Mobile learning has been accepted as an innovative and important way of conducting corporate training. There’s still much to be done, however, in advancing the use of mobile in corporate learning. According to the Towards Maturity report, many L&D teams have not yet implemented the technology that might help them capitalise on delivering better training experiences.
Better learning for Millennials
Creating a learning program that targets Millennials requires a different approach to that which has gone before.
“The younger generation likes to use mobile. Usually, it’s Bring Your Own Device [to my seminars],” said Julie Bishop, founder of jobhop.co.uk who advocates training that includes mobile as part of a blended learning program.
Defined as digitally native, hands-on, and adaptable when it comes to technological innovation, mobile learning is the obvious choice for this cohort. They aren’t “typical” suit-and-tie people like their predecessors; they prefer regular informal outreach from their management with regards to all aspects of their employment, and that includes L&D.
Millennials have grown up in a culture of instant gratification, and they’re highly intolerant of needless bureaucracy or unexplained delays in getting what they want. This means that learning via mobile should conform to the same expectations: it should be highly responsive, easy to access, with succinct content and information. Video has also emerged as a core medium to deliver content to this cohort; it’s an exciting and attention-grabbing mode, and one that lends itself successfully to a mobile learning environment.

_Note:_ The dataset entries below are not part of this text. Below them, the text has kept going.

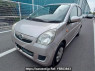 Used 2012 AT daihatsu mira L275S Image[2]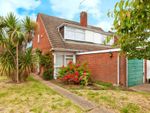 Thumbnail for sale in Paxton Avenue, Slough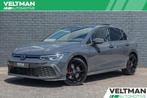 Volkswagen Golf 1.4 eHybrid GTE DSG PANORAMADAK STOELVERWARM, Gebruikt, 4 cilinders, 1527 kg, 1500 kg
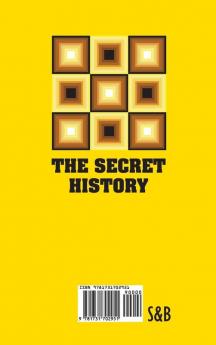 The Secret History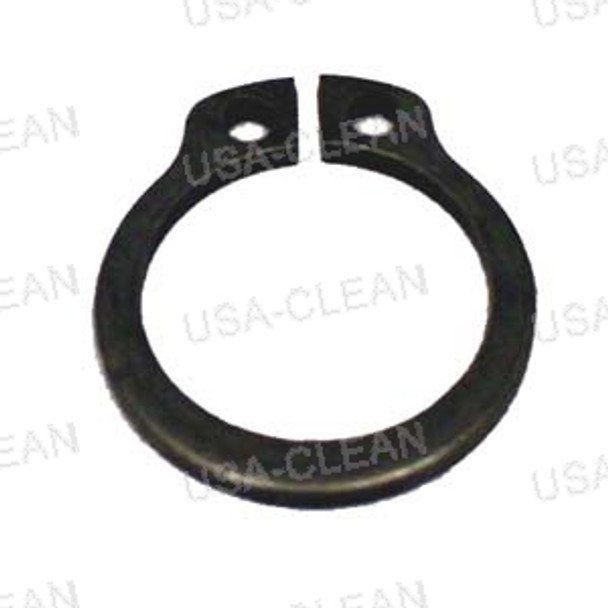 003257 - Retaining ring 172-0569                      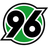 Hannover 96 Am
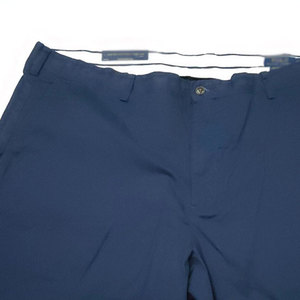 Pantalones Cortos de Golf Casuales para Hombre, Diseño Personalizado con su Propio Logotipo, Hechos en Fábrica, Cómodos y a la Moda - Product Image 4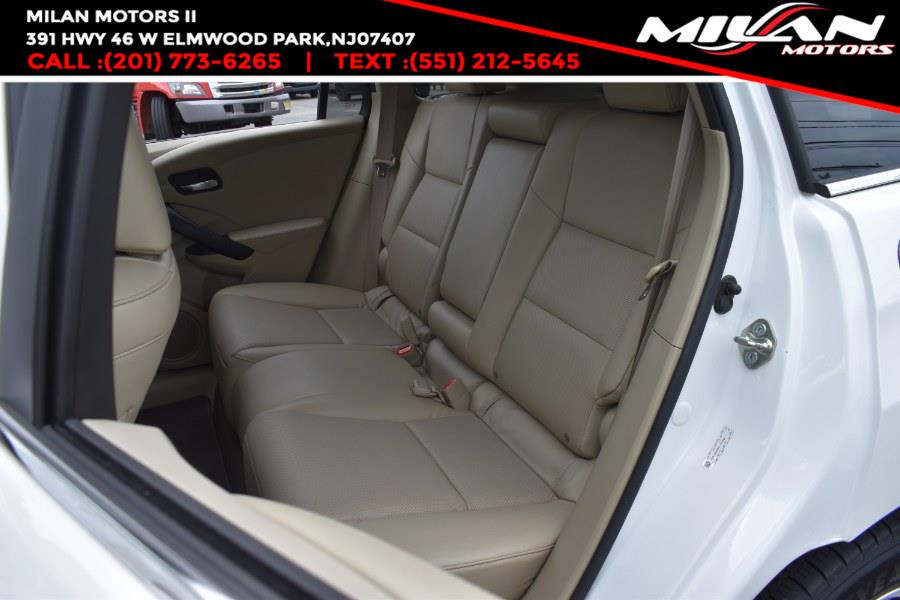 2017 Acura RDX AWD w/Technology Pkg, available for sale in Little Ferry , New Jersey | Milan Motors. Little Ferry , New Jersey 2017 Acura RDX AWD w/Technology Pkg, available for sale in Little Ferry , New Jersey | Milan Motors. Little Ferry , New Jersey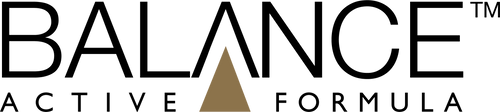 Balance Active Formula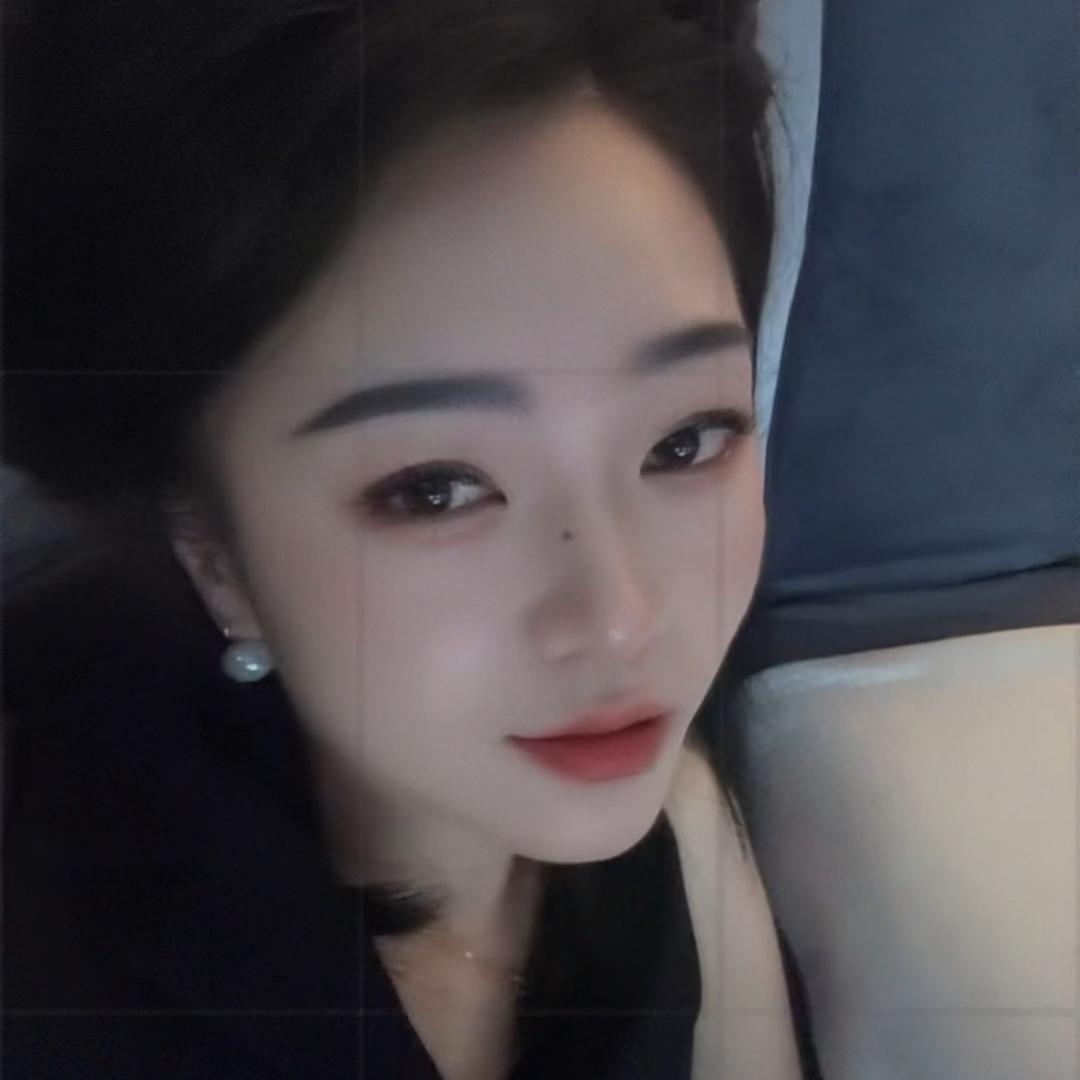一抹微笑✨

Mobile learning is the perfect medium for “just-in-time” learning and “in-the-moment-on-the-job” training and is also great for refresher, reinforcement, and performance support. Learners need only reach into their hip pockets or handbags to retrieve their devices and the training they need is there at their fingertips (Wi-Fi and data permitting, of course.)
Since Millennials are so engaged in social media, such platforms can also be incorporated to powerful effect in mobile learning. Social engagement – such as inviting feedback, creating polls, facilitating discussion, and encouraging collaboration – is valuable in the training itself, in the appraisal process, and in the evaluation of best training approaches.
As L&D leaders strive to deliver programs that will better support their employees and businesses, they need to make decisions based on what’s trending and what’s working. The benefits of mobile to the learning industry are clear, but its potential is only beginning to be uncovered.